En l’espèce, relève la cour de renvoiVersailles, 8e ch., 27 sept. 2016, n° 15/04175, 15/04170, 15/04174 et 15/04121, Philippe Bessis c/ Guy Bias et a., les imputations de « bénéficier d’indemnités excessives, abusives, sans fondement légal, constituant des revenus occultes et illicites, non déclarés au fisc, prélevés sur les cotisations des membres de la profession pour satisfaire des besoins personnels », visent des faits « précis et déterminés et portent nécessairement atteinte à l’honneur et à la considération des parties civiles, membres du conseil de l’ordre des chirurgiens-dentistes, et à ce titre aisément identifiables » et ont été diffusés le 5 février 2010 sur un site internet accessible au public.

La cour rejette l’offre de preuve du prévenu aux motifs qu’il n’est pas démontré que les indemnités étaient « illégales dès lors qu’aucun texte ne les interdisait » et qu’elles ont par ailleurs été déclarées au fisc. Pour ce qui est de sa bonne foi, la cour considère que si le discours syndical peut revêtir une forme polémique liée à la défense des intérêts collectifs d’une profession, cette légitime liberté d’expression ne peut aboutir « à la mise en cause de la responsabilité pénale des représentants élus de la profession […] sauf à démontrer la véracité des propos allégués, ce qui n’est pas le cas en l’espèce ».
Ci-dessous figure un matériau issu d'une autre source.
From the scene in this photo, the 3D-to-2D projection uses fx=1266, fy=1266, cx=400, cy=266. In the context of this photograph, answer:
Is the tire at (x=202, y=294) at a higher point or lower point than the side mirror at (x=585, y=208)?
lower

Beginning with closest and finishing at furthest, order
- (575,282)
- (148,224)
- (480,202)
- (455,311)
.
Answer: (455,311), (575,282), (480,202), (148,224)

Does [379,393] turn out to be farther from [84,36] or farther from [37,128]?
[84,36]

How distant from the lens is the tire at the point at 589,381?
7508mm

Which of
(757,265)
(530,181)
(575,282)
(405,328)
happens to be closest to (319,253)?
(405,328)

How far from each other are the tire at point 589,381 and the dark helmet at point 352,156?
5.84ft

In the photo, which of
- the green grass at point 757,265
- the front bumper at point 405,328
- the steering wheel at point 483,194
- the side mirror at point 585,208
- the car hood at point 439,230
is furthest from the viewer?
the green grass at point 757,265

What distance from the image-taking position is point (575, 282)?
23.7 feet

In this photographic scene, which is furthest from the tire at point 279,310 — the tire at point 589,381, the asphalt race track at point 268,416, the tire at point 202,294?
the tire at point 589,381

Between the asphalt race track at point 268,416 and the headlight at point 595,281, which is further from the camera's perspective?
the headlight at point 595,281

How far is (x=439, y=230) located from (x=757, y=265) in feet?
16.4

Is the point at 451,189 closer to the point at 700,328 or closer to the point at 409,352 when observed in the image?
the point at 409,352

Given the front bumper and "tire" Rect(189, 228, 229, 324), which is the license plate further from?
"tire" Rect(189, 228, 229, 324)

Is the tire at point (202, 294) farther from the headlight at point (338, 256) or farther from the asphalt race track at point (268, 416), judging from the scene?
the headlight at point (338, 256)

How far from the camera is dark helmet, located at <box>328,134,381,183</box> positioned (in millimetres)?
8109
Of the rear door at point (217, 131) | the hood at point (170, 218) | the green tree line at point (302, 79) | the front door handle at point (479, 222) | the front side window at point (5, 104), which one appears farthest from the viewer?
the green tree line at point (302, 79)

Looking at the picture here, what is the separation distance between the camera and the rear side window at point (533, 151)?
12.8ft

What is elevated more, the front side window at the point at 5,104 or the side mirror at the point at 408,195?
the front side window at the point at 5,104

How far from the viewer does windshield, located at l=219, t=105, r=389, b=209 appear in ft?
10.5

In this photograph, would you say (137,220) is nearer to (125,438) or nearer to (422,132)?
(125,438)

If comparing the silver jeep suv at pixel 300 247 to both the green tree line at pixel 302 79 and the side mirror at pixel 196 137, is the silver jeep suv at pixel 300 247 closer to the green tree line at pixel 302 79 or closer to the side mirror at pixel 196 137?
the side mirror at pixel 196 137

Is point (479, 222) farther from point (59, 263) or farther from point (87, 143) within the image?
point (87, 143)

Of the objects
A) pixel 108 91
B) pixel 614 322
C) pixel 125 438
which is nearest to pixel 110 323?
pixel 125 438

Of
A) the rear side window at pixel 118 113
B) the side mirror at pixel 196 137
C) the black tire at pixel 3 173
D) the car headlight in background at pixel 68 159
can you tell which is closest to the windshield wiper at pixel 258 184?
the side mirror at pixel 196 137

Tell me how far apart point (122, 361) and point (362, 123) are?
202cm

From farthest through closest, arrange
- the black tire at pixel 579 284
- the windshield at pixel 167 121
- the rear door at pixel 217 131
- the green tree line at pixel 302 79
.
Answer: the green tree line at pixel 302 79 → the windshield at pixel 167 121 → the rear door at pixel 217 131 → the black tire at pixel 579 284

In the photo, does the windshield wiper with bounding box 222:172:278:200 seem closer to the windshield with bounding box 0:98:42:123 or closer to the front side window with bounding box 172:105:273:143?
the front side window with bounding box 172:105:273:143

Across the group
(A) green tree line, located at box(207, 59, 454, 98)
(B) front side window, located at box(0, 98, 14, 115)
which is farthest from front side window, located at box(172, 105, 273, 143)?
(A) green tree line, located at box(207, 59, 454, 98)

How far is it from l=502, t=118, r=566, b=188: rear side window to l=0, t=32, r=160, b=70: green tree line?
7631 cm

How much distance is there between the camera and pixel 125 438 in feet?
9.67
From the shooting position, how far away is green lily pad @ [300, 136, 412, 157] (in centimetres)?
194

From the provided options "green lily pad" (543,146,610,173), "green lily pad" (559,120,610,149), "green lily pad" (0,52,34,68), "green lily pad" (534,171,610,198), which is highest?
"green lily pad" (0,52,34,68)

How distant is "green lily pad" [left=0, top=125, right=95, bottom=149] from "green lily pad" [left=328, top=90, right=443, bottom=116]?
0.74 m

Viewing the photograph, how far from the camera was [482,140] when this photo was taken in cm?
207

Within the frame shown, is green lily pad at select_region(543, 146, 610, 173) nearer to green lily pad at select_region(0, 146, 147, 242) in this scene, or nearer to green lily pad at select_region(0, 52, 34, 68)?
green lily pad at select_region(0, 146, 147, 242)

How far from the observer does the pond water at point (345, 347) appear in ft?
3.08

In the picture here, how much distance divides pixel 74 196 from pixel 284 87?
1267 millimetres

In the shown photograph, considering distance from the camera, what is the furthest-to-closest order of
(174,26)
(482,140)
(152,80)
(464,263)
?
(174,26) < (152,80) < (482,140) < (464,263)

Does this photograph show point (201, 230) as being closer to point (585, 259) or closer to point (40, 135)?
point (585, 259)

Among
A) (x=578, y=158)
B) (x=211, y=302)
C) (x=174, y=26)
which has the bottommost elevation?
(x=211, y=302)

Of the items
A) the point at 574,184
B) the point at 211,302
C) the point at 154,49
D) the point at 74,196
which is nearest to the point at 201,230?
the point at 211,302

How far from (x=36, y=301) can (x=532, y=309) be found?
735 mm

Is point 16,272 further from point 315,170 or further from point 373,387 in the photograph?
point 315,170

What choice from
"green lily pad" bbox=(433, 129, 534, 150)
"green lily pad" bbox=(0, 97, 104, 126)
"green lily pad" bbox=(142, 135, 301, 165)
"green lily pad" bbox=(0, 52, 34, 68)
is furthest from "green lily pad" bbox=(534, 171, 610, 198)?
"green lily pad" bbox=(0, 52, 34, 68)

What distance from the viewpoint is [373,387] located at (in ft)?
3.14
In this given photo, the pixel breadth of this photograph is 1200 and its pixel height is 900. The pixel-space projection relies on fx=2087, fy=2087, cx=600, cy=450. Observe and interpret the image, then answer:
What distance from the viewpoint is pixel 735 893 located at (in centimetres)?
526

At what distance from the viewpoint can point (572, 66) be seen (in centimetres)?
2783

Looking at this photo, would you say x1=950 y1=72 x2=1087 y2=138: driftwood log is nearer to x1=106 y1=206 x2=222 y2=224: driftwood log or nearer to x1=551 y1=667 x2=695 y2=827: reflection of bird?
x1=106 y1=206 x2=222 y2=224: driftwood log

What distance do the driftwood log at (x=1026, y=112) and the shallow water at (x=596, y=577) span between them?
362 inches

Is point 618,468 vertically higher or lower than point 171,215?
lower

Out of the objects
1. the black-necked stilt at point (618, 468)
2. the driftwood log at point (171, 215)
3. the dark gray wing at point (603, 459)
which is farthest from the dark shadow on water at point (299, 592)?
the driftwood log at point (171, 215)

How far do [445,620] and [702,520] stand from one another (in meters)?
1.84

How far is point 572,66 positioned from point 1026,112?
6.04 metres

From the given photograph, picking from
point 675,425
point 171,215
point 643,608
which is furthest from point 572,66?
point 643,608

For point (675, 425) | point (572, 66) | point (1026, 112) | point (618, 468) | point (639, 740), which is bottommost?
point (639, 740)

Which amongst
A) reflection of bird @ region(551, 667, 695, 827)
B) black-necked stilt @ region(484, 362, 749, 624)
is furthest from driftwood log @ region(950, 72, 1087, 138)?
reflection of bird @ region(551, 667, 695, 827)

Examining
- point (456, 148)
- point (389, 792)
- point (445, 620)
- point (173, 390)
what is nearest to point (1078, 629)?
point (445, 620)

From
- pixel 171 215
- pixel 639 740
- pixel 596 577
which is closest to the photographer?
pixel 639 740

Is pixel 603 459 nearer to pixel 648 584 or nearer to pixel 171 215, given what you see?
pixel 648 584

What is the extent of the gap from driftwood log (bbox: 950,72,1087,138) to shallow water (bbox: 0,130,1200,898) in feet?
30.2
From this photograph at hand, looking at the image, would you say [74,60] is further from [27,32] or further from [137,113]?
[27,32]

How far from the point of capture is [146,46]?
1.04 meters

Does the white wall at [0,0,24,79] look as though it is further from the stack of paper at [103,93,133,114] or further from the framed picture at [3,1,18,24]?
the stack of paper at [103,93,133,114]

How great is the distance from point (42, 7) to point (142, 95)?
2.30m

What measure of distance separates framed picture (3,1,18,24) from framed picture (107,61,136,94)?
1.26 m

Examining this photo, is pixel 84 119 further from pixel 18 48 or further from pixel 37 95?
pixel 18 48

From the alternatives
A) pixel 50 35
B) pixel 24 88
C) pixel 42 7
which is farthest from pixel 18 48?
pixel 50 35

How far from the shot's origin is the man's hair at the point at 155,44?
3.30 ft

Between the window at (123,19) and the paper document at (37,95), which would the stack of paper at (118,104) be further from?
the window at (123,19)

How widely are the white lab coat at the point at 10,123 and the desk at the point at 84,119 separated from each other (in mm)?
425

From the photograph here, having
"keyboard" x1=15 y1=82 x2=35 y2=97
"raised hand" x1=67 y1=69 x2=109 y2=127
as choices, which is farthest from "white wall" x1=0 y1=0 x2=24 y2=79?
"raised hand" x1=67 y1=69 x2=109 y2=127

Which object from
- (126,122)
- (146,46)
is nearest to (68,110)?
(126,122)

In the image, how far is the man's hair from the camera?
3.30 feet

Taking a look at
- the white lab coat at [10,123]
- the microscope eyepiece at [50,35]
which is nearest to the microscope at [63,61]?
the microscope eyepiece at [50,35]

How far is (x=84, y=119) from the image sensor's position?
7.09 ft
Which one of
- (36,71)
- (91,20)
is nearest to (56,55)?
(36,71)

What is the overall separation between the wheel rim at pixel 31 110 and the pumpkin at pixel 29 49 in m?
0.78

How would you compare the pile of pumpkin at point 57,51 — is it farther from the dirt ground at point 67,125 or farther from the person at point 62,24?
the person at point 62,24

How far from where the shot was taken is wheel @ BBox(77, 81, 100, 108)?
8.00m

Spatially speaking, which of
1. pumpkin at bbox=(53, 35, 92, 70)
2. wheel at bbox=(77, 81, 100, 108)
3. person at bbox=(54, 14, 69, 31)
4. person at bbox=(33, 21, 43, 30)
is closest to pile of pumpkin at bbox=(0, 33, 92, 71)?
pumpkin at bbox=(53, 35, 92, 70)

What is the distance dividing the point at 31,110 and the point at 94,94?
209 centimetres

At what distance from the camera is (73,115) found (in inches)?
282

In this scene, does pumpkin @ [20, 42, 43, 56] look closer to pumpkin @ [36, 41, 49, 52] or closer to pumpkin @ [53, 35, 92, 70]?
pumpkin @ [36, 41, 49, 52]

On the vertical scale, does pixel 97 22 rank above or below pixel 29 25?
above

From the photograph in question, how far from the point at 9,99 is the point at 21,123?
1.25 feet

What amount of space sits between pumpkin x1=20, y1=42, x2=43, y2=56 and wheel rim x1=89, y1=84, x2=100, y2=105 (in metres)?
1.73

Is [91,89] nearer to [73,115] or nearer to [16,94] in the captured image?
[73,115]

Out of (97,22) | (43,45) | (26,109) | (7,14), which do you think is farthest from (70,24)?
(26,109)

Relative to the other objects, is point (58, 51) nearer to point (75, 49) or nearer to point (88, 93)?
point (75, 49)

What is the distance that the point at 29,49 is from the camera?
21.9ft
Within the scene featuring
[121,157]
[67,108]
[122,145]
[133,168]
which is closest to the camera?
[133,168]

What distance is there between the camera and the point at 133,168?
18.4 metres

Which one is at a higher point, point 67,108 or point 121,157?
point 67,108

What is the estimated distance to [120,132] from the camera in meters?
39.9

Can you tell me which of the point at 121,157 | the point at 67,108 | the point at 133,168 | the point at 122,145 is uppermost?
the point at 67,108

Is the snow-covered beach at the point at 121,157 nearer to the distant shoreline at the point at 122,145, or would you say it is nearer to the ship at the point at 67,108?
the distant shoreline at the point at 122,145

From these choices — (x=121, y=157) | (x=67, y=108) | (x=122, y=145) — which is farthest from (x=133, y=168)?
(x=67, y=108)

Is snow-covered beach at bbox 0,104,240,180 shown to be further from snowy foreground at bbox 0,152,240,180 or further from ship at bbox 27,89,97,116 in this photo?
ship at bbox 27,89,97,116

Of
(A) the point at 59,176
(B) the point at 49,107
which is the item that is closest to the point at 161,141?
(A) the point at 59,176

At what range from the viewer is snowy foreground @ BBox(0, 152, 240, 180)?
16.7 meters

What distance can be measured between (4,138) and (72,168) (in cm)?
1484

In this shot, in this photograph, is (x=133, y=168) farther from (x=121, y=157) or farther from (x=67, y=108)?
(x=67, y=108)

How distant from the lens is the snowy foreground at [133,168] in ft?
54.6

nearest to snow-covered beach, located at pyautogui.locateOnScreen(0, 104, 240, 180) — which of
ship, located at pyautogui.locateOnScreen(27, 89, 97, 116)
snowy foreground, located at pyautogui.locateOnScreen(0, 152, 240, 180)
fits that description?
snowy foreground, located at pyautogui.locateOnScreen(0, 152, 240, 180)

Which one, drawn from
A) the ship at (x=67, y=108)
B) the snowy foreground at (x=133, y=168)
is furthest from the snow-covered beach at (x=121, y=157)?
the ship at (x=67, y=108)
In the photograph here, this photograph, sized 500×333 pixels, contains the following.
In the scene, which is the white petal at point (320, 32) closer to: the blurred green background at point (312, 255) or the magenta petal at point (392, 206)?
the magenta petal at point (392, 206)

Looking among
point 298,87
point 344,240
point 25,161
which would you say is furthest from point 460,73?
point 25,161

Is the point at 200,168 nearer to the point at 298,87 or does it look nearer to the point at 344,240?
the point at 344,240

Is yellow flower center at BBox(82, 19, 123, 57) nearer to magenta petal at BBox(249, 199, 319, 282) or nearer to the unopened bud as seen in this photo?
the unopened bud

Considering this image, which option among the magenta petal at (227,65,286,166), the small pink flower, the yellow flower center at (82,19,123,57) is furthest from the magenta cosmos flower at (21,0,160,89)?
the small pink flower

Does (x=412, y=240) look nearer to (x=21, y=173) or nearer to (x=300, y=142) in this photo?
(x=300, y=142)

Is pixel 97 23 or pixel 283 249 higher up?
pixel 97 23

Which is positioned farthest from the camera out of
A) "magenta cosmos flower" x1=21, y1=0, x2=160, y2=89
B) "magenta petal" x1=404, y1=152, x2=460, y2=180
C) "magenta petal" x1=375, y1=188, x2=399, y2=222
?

S’il n’est pas contesté que le sujet traité relevait de l’intérêt général, poursuit la cour, les accusations publiques diffusées par Philippe Bessis sur son blog veritesdentaires.fr à l’encontre des membres aisément identifiables de cet ordre, de bénéficier d’indemnités excessives, abusives, sans fondement légal, constituant des revenus occultes et illicites, non déclarés au fisc, prélevés sur les cotisations des membres de la profession pour satisfaire des besoins personnels, sans base factuelle suffisante, selon un mode d’expression dénuée de toute prudence dans un contexte de conflit personnel illustrant une animosité certaine, caractérise sa « mauvaise foi » qui constitue une « faute » ouvrant à droit à réparation au bénéfice du CNO et des 12 autres parties civiles dont le montant est arrêté à trois fois un euro pour l’un et 1 000 euros pour chacune des autres, outre des frais irrépétibles et la publication du dispositif pendant un mois sur son blog veritesdentaires.fr — qui ne semble plus être accessible — et dans la Lettre de l’ordre national des chirurgiens-dentistes.

Le feuilleton n’est toutefois pas terminé, Philippe Bessis et sa selàrl se sont pourvus en cassation de cette dernière série de décisions. Le syndicat est en redressement judiciaire depuis le 18 février 2016.